The passage from Antigua to Grenada is roughly 310 nautical miles, running south through the Windward Islands chain with predominantly eased sheets. Common stops include Guadeloupe, Dominica, Martinique, St Lucia, the Tobago Cays, and St Vincent and the Grenadines before the final run down to Grenada's south coast. Antigua is the key pivot point: everything south of Antigua is predominantly comfortable downwind sailing, while everything north involves working to windward against the trades. Most boats staging for the run south will anchor in English Harbour or Falmouth Harbour for a few days before departing.
What should I do to protect my gelcoat before hurricane season storage?

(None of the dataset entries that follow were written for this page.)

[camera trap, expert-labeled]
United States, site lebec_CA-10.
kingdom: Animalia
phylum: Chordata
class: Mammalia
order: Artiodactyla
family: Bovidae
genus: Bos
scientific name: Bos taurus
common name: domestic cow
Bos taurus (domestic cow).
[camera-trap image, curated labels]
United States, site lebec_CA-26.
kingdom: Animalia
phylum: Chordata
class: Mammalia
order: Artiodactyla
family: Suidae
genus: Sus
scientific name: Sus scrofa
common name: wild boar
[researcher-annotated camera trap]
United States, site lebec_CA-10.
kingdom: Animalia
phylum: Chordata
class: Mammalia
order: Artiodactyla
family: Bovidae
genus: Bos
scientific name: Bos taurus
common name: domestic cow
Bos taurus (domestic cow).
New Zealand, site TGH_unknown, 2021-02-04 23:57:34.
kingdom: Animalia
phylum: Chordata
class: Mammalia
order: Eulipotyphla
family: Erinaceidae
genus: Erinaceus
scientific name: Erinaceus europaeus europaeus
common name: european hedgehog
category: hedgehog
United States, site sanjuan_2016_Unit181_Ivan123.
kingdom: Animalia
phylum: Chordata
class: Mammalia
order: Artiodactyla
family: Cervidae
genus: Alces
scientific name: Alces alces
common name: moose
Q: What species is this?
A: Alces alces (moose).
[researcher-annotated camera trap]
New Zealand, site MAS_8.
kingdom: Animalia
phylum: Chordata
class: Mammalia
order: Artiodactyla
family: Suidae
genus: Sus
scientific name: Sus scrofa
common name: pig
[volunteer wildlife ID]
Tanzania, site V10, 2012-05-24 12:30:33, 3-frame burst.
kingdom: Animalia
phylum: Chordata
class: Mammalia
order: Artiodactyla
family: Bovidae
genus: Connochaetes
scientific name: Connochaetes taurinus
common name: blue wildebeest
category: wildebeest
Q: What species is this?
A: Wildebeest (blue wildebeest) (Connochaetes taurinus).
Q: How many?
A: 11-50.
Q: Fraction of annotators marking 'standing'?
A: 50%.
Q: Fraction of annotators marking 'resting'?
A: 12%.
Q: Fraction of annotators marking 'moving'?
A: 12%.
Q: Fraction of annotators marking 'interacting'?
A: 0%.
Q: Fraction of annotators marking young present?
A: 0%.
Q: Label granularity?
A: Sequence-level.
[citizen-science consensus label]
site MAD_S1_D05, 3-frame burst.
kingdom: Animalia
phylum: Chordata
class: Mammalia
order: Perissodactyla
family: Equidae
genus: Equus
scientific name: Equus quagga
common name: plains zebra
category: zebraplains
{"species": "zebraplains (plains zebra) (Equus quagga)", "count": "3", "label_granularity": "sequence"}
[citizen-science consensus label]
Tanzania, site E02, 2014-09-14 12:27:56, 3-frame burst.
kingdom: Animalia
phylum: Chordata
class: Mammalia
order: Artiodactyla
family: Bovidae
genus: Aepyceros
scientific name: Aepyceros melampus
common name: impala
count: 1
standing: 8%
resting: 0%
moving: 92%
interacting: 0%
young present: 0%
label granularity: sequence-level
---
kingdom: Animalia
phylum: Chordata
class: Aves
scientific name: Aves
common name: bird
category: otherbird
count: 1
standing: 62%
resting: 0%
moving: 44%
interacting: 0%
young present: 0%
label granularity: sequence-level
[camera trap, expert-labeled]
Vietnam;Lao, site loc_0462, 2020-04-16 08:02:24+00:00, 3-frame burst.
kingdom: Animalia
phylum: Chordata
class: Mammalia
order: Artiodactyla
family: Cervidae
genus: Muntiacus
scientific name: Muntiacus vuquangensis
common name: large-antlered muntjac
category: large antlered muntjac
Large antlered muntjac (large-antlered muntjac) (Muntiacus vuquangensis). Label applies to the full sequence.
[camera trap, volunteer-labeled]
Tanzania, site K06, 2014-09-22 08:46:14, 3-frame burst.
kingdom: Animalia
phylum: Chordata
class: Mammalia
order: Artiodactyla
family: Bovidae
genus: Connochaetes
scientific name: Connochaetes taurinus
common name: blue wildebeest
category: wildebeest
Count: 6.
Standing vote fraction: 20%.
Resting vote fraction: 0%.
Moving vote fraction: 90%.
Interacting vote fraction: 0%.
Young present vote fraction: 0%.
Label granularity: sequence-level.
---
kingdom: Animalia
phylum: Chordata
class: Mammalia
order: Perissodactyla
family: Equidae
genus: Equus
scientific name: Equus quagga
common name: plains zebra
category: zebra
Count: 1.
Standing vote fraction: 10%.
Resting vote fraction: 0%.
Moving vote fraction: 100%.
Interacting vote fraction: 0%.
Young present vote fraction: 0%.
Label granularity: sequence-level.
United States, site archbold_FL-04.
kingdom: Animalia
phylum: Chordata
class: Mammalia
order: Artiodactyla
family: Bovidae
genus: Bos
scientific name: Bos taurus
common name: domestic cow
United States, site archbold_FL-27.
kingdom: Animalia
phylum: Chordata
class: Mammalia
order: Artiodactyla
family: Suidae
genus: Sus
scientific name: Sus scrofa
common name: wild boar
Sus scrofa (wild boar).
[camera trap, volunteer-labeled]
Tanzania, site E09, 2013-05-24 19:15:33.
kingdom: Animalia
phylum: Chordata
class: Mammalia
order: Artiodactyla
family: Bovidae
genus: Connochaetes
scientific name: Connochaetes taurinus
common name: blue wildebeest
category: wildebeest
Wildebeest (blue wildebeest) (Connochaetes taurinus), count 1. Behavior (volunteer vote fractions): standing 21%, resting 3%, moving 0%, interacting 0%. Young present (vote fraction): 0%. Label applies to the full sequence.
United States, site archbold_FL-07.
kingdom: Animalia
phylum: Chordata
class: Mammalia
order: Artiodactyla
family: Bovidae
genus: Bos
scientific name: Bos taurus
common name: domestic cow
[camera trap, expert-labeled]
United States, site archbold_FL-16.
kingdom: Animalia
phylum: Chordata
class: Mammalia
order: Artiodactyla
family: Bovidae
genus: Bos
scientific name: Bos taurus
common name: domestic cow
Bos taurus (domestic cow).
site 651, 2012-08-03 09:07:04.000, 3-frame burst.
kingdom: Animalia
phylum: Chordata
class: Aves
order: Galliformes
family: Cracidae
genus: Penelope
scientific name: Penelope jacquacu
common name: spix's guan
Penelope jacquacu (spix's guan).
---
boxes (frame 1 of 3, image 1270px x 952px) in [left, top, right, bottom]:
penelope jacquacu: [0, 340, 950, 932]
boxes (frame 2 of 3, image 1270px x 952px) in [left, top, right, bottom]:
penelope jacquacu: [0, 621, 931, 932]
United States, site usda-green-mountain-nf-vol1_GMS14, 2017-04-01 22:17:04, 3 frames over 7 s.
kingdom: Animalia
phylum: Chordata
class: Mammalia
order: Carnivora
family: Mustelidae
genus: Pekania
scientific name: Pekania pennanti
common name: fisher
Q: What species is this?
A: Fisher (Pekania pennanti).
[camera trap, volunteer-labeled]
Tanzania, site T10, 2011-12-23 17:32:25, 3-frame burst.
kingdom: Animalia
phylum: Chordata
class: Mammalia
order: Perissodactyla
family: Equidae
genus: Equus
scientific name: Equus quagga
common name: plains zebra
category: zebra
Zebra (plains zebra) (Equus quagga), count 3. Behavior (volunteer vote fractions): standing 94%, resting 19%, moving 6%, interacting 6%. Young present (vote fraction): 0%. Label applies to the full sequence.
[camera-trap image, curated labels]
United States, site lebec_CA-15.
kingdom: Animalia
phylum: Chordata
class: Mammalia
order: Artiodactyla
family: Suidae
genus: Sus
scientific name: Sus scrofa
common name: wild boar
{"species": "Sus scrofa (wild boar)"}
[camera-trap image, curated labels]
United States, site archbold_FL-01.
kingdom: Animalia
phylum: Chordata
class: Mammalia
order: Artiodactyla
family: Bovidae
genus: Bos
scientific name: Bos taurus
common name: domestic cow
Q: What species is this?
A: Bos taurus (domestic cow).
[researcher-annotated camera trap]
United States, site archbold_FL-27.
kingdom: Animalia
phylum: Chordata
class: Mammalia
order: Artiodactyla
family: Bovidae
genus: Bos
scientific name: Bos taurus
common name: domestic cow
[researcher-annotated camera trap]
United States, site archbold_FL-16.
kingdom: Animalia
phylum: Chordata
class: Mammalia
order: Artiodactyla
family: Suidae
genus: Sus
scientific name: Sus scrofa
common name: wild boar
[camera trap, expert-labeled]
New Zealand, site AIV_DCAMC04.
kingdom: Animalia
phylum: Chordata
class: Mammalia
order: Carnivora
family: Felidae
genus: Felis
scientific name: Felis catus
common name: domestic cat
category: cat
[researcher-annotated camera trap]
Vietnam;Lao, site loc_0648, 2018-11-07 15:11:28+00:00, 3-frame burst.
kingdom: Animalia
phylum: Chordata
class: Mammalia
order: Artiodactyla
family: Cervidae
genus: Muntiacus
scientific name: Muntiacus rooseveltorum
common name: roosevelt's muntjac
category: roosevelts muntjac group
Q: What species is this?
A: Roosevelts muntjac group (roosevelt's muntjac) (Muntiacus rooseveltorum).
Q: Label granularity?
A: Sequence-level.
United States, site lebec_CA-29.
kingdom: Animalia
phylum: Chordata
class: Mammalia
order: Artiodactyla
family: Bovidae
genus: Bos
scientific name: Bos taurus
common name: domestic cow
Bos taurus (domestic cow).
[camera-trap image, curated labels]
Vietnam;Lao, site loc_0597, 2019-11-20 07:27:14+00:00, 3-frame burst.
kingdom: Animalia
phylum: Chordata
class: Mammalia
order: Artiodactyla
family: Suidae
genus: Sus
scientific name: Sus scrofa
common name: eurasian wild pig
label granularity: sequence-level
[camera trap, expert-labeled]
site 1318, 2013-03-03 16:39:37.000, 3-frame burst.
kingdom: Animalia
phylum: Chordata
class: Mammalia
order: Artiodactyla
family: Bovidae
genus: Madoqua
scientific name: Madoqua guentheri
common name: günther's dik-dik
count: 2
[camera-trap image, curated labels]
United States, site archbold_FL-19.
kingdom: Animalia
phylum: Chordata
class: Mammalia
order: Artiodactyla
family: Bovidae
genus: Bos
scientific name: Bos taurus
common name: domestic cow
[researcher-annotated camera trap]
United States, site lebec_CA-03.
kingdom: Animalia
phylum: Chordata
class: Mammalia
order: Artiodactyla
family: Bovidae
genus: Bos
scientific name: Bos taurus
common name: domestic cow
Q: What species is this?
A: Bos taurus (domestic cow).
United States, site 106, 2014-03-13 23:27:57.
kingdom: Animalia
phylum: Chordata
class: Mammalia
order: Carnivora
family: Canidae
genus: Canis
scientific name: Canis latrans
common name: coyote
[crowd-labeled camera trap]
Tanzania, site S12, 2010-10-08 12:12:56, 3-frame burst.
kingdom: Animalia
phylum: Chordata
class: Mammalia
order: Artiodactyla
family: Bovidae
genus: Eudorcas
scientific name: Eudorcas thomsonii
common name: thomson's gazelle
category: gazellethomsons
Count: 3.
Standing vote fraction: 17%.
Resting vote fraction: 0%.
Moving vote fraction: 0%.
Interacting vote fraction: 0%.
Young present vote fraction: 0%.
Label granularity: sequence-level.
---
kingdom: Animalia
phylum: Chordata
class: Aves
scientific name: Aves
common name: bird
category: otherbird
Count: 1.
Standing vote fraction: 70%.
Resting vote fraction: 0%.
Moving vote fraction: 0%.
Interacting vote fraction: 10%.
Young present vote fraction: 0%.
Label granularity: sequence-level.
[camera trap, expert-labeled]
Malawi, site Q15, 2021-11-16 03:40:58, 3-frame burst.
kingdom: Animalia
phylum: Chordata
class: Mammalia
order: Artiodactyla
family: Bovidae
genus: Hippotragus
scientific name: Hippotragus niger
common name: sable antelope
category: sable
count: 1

The correct sequence is: correct any existing oxidation or damage with a compound like Starke Elevate, refine the surface with a finishing polish like Starke Ignition if needed, then seal with a SiO2 polymer sealant like Starke Hyper Hold Pro. Applying a protective coating before storage adds a shield against UV light, helping gelcoat resist fading and chalking — the result is a brighter finish, less surface deterioration, and fewer long-term repair costs when you return. Don't haul out without sealing first. The UV and heat in Grenada over five months will do measurable damage to unprotected gelcoat.
How long does Starke Hyper Hold Pro last on a boat sitting on the hard?
In intense Caribbean and South Florida conditions, Starke Hyper Hold Pro delivers up to 3–6 months of UV and salt protection per application. For a boat hauled out in late May or early June and returning to the water in November or December, a single Hyper Hold Pro application applied before haul-out provides continuous protection through most or all of the layup period. A boat sitting stationary on the hard is also exposed to less abrasion than one actively sailing, which tends to extend product durability further. Apply in the shade, allow to cure, and your gelcoat is covered for the season.
Where can I find marine services in Grenada once I arrive?
GrenadaSearch.com is Grenada's complete business and tourism directory, with a dedicated Boating and Marine category covering local yards, chandleries, and marine services across the island. For boatyard options specifically, Spice Island Marine Services and Clarkes Court Boatyard and Marina are the two primary facilities on Grenada's south coast, both with established hurricane storage infrastructure, large travelifts, and a full range of contractors. Prickly Bay, Mount Hartman Bay, and Clarkes Court Bay are the main anchorage areas for the cruising community during hurricane season.